PROJECT SUMMARY/ABSTRACT
Oral and oropharyngeal cancers result in over 10,000 deaths each year in the United States. Although
oral squamous cell carcinoma (OSCC) patients with localized disease have survival rates of up to 80%, about
two-thirds present clinically with regional and distant metastases associated with five-year survival rates of 50%
and 35%, respectively. Despite advances in immunotherapy, the five-year mortality rate for OSCC has remained
constant over the last several decades, underscoring the importance of early detection and intervention.
The majority of OSCCs arise from pre-cancerous lesions called oral epithelial dysplasias (OED), only
some of which will progress to invasive cancers. Patients with OEDs that will progress would likely benefit from
more aggressive treatment early on; however, the morbidities associated with aggressive treatment are
significant, preventing their broad use in all patients. While this general outlook is similar across many cancers,
the accessibility of oral cavity lesions also provides a unique opportunity for detailed analysis to understand the
biological processes that contribute to or protect against progression into invasive and malignant cancer.
We will test the hypothesis that the immune response to OED regulates the risk of progression.

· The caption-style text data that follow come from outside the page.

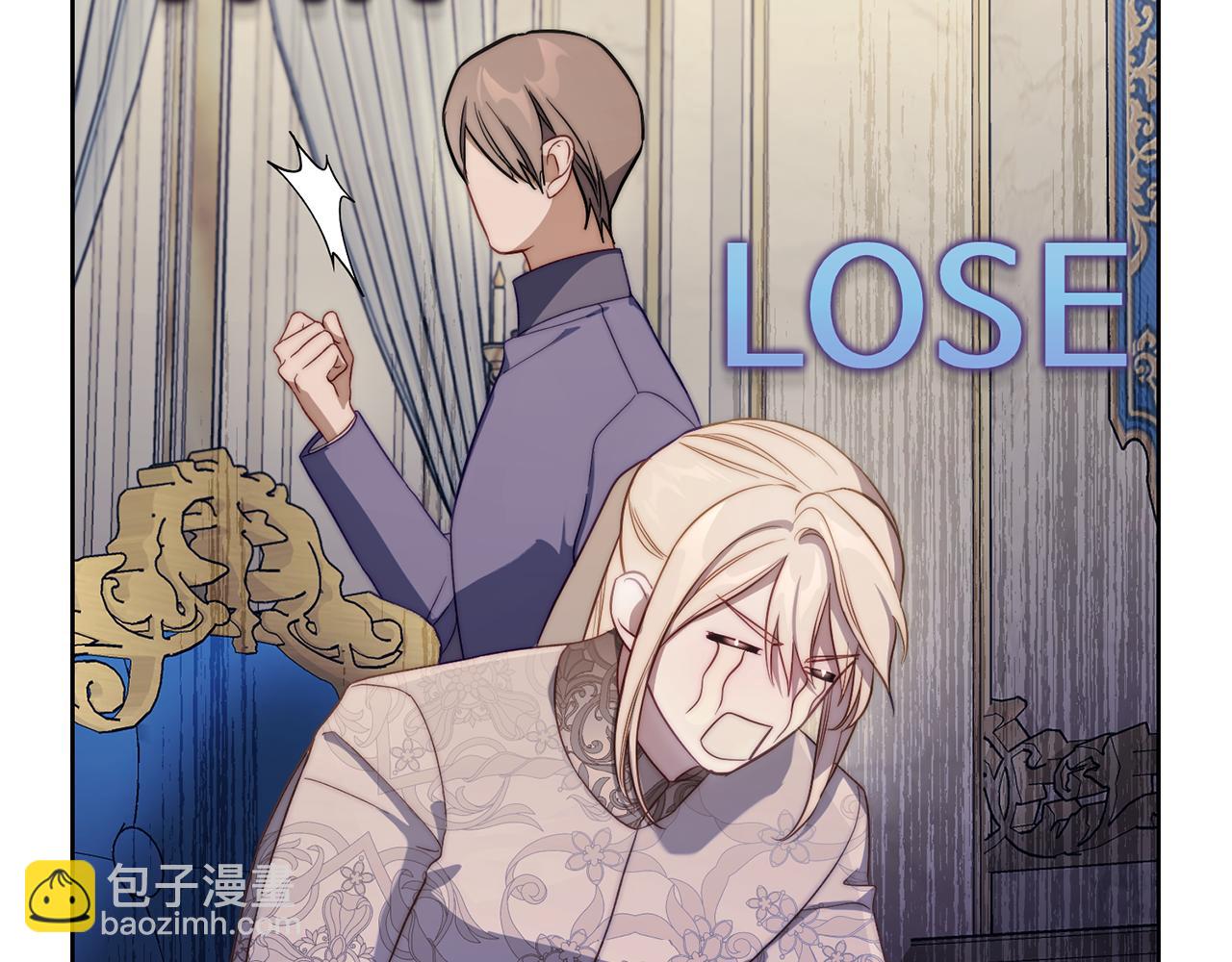 第 139 页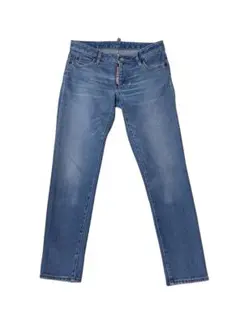 DSQUARED2 デニムパンツ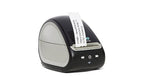 DYMO LabelWriter ® ™ 550 UK/HK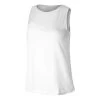 Taba Tank Top Women 1 Taba Tank Top Women -Tennis Shop 02934000 000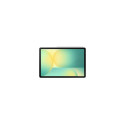 Samsung Galaxy Tab S10 FE 5G Samsung Exynos LTE-TDD &amp; LTE-FDD 128 GB 27.7 cm (10.9&quot;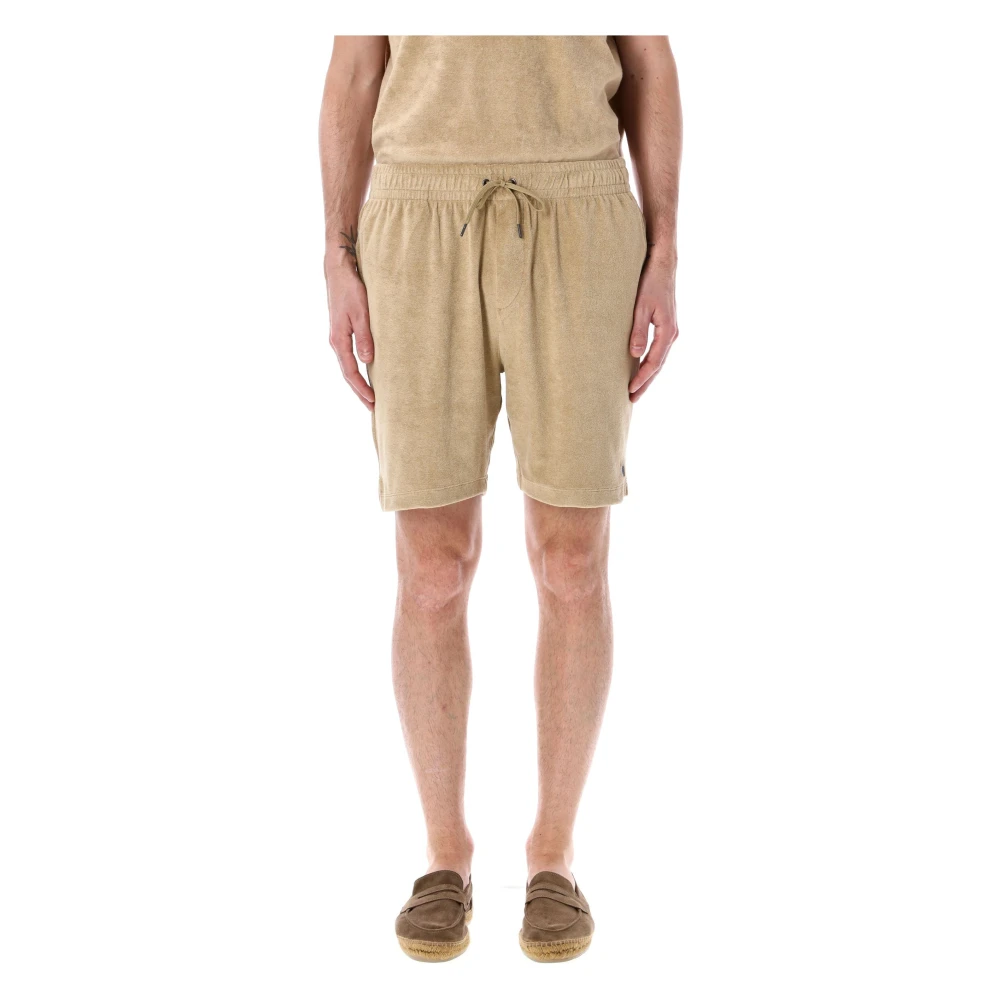 Shorts > Casual Shorts - - Polo Ralph Lauren - Modalova
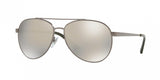 Donna Karan New York DKNY 5082 Sunglasses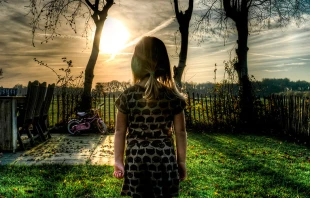 Imagen referencial / Cru00e9dito: Pixabay 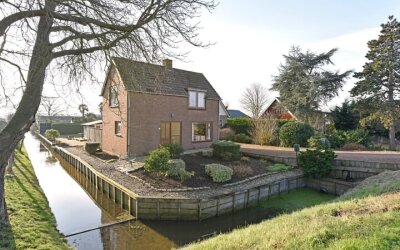 Nieuwveens Jaagpad 68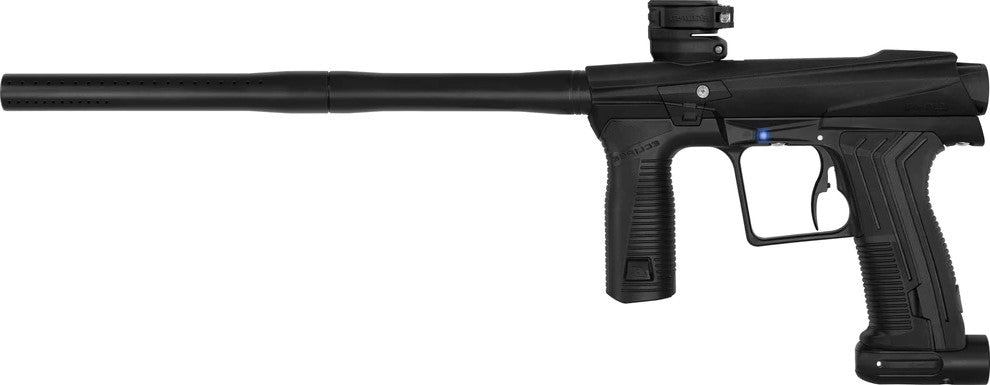 Planet Eclipse Etha2 Paintball Gun - Black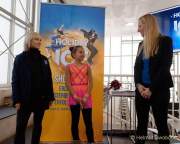 d191107-115304-870-100-holiday_on_ice-showtime-pt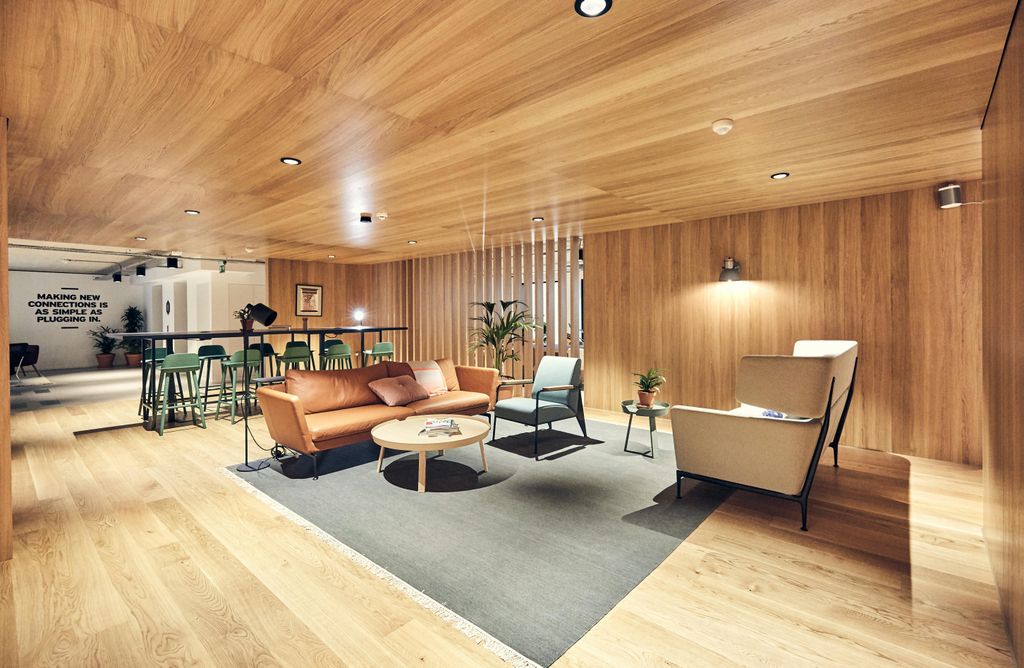 Property photo 1 of 16 4752_5.Jpg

The immune system responds to disruptions and danger in tissues. Significant evidence supports the important
role of the immune system in responding to early lesions in the oral cavity, including an abundance of immune
cells infiltrating these tissues, elevated risk in immunosuppressed individuals, and loss of MHC class I antigen
presentation machinery in many OSCC tumors. However, features of the immune response are not currently
utilized to define treatment strategies or to stratify risk in OED or OSCC patients, presenting an unmet
opportunity. The recent development of multiplexed ion beam imaging (MIBI) enables unprecedented detailed
analysis of archival pathological tissues. This technology, which we recently implemented with the help of an
NIH Instrumentation Grant, uses antibodies conjugated to heavy-metal reporter ions to quantify up to 50 proteins
simultaneously at subcellular (400nm) resolution in formalin-fixed paraffin-embedded tissues. We have collated
a substantial number of archival tissues from OED patients with detailed clinical and follow up data, including
progression to OSCC. Here, we will leverage MIBI to conduct a detailed analysis of immune responses in these
tumors, providing new insight into the immunological mechanisms and cellular interactions in these
microenvironments. In Aim 1, we will test the hypothesis that the types of immune cells present and their
activation states are distinct between OEDs that went on to progress versus those that have not. In Aim 2, we
will test the hypothesis that the architecture and cellular neighborhoods within the tissue are distinct in OEDs
that progressed to OSCC. In Aim 3, we will use these data to identify immune features associated with and
predictive of risk of progression. These studies will harness a new imaging technique to answer fundamental
questions about the immune response and to guide precise treatment decisions for patients with OED.